This talk contextualizes an illustrated limestone flake in the institute for the Study of Ancient Cultures’ collection (E13951). This is one of many limestone flakes, or ostraca, that are associated with the workmen’s’ village of Deir el-Medina. The ostracon has a careful drawing of a mouse being beaten by an anthropomorphized cat while a mouse, who is dressed like an elite Ramesside Egyptian, watches. On the other side of the ostracon, someone- possibly the artist included an enigmatic label: “The cat, the mouse, and the boy.” Two other ostraca, one now in Stockholm (MM 14060), and the other in Cairo (RT 29-12-21-2), feature the same characters, though the drawings appear to be executed by different artists and depict different moments in a story.

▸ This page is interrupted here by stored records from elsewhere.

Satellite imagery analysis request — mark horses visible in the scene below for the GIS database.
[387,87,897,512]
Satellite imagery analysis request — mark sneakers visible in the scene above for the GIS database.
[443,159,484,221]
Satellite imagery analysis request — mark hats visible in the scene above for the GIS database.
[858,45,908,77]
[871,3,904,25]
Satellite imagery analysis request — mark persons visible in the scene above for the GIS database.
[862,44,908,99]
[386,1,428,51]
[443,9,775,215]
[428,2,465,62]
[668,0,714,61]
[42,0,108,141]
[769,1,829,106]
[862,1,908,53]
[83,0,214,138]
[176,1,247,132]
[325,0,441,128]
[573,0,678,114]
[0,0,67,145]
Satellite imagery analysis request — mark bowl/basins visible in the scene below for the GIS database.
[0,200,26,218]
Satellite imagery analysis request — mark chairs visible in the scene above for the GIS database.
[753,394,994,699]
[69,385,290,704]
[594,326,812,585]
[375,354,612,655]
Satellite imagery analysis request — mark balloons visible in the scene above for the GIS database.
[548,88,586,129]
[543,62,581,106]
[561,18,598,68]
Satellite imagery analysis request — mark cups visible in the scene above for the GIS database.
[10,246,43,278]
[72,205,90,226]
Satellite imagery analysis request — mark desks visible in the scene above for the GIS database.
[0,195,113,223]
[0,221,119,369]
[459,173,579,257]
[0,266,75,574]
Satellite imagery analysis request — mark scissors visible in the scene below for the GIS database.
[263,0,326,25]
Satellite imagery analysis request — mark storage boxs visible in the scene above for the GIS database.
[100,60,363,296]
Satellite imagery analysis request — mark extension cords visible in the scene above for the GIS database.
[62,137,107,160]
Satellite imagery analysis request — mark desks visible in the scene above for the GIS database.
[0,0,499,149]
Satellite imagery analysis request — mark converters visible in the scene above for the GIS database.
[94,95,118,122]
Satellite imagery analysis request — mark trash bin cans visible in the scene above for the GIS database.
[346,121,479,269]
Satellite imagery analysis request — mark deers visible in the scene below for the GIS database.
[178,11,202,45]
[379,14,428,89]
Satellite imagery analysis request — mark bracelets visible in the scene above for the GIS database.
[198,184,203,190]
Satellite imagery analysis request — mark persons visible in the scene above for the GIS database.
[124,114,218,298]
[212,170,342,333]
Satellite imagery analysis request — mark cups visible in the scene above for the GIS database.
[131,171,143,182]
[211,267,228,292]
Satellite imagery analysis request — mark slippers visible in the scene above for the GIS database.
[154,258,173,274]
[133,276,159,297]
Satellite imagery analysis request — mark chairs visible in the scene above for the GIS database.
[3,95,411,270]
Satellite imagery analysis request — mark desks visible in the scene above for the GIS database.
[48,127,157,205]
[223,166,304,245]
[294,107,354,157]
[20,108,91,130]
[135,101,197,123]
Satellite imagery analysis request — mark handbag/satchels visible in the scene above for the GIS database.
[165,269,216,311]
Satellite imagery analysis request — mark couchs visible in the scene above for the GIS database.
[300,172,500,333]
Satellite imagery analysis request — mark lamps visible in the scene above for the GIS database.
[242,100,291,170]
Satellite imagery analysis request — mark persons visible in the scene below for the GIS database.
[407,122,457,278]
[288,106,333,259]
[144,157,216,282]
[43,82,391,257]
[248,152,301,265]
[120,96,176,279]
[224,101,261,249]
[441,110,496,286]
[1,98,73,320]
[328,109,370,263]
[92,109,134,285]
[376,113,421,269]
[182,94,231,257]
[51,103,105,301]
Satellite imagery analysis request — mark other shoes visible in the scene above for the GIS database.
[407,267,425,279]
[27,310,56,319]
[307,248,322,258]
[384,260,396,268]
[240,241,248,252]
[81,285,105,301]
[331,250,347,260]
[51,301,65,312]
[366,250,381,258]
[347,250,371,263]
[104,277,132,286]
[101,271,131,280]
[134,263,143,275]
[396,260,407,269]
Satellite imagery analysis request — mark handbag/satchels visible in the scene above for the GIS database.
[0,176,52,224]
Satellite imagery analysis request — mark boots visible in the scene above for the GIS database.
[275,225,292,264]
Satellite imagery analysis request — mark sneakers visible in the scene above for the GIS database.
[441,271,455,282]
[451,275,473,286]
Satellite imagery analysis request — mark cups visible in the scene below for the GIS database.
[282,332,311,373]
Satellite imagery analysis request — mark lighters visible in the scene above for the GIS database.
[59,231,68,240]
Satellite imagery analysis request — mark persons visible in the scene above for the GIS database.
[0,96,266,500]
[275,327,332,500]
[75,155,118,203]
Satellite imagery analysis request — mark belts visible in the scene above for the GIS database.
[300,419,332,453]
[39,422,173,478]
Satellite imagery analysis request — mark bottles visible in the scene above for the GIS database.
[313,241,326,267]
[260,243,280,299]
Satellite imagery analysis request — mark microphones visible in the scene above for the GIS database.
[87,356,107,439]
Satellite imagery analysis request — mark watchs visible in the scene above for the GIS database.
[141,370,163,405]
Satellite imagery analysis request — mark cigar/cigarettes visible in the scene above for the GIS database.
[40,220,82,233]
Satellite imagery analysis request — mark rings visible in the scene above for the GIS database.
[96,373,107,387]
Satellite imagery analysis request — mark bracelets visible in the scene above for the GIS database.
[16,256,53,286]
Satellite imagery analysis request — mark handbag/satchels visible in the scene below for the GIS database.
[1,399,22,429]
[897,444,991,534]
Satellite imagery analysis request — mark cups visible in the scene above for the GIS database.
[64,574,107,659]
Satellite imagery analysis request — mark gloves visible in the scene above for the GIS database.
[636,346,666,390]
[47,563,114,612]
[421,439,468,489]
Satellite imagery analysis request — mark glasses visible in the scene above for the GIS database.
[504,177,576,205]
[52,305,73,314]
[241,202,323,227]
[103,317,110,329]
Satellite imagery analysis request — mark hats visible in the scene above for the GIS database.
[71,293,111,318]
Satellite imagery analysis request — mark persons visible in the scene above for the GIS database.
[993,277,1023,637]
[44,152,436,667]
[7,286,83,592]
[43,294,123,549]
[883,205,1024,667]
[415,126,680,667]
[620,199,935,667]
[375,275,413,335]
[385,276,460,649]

In this lecture, we will explore the narrative possibilities of these three ostraca and reconstruct the environment in which the Chicago ostracon was created.

Speaker’s Bio:

Jennifer Miyuki Babcock is Assistant Professor in History of Art and Design at Pratt Institute in Brooklyn, NY. She also teaches classes at Steinhardt, NYU, and The Fashion Institute of Technology, SUNY. Before teaching, Dr. Babcock was a Postdoctoral Curatorial Associate at The Institute for the Study of the Ancient World and held research and fellowship positions at the Metropolitan Museum of Art, The Museum of Fine Arts Boston, and the Brooklyn Museum. She earned her Ph.D. at the Institute of Fine Arts, NYU. Dr. Babcock is the author of Animal Fables in Ancient Egypt: Tree Climbing Hippos and Ennobled Mice (Brill 2022) which examines how drawings of anthropomorphized animals are linked to oral folklore and the religious environment of New Kingdom Thebes. Dr. Babcock is also interested in the cross-cultural and temporal transmission of artistic iconography in the ancient world and studying cultural parallels between ancient and modern and contemporary lives.